Anyone can develop depression. But, treatment is effective in about 80% of identified cases, when treatment is provided. Psychotherapy and medication are the two primary treatment approaches. Antidepressant medications can make psychotherapy more effective, for some people. Someone who is too depressed to talk, for instance, can’t get much benefit from psychotherapy or counseling; but often, the right medication will improve symptoms so that the person can respond better.
This page explains many issues related to the treatment of depression with medication. It is intended to help you understand how and why drugs can be used as part of the treatment of depression.
It is important for you to be well informed about medications for depression, if you are taking any of these medications, but this is not a “do-it-yourself” manual.

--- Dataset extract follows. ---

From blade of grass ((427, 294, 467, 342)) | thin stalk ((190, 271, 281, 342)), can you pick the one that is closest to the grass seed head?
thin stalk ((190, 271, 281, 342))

Self-medication can be dangerous. Interpretation of both the signs and symptoms of depression, and identification of possible side effects, are jobs for the professional. The prescription and management of medication, in all cases, must be done by a responsible physician working closely with the patient, his/her psychologist, and sometimes the patient’s family. This is the only way to ensure that the most effective use of medication is achieved with minimum risk of side effects or complications.
Symptom Relief, Not Cure
Just as aspirin can reduce a fever without clearing up the infection that causes it, psychotherapeutic medications act by controlling symptoms. Like most drugs used in medicine, they correct or compensate for some malfunction in the body. Psychotherapeutic medications do not cure depression. In many cases, these medications can help a person get on with life despite some continuing mental pain and difficulty coping with problems. For example, antidepressants can lift the dark, heavy moods of depression. The degree of response ranging from little relief of symptoms to complete remission depends on a variety of factors related to the individual and the particular disorder being treated.
How long someone must take a psychotherapeutic medication depends on the disorder. Many depressed and anxious people may need medication for a single period perhaps for several months and then never have to take it again. For some depressions, medication may have to be taken indefinitely or, perhaps, intermittently.
Like any medication, psychotherapeutic medications do not produce the same effect in everyone. Some people may respond better to one medication than another. Some may need larger dosages than others do. Some experience annoying side effects, while others do not. Age, sex, body size, body chemistry, physical illnesses and their treatments, diet, and habits such as smoking, are some of the factors that can influence a medication’s effect.